WHAT THIS TASK INVOLVES - Search the listing for the word "with" and copy every line where it turns up.

INPUT MATERIAL -
==*==

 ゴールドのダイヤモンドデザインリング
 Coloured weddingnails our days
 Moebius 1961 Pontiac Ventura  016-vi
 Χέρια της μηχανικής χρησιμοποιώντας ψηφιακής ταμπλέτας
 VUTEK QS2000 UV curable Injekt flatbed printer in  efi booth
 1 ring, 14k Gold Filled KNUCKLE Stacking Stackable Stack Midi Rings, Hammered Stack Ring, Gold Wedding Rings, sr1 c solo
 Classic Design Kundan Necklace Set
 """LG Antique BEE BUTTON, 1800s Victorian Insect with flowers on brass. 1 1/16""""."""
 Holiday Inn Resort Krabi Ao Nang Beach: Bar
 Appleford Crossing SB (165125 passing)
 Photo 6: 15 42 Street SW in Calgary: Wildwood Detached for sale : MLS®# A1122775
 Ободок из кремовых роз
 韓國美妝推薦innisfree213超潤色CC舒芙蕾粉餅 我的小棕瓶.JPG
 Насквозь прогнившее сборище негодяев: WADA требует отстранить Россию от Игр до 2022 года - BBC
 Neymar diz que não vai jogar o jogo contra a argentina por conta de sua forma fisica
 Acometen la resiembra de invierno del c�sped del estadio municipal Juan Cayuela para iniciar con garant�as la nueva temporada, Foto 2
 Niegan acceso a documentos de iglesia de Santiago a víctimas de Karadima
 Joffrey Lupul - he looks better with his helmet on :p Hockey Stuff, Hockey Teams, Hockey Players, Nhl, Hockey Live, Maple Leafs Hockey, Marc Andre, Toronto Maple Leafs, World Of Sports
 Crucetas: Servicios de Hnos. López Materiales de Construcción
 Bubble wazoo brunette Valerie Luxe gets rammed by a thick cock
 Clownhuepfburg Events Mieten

==*==

WRITTEN ANSWER -
 """LG Antique BEE BUTTON, 1800s Victorian Insect with flowers on brass. 1 1/16""""."""
 Joffrey Lupul - he looks better with his helmet on :p Hockey Stuff, Hockey Teams, Hockey Players, Nhl, Hockey Live, Maple Leafs Hockey, Marc Andre, Toronto Maple Leafs, World Of Sports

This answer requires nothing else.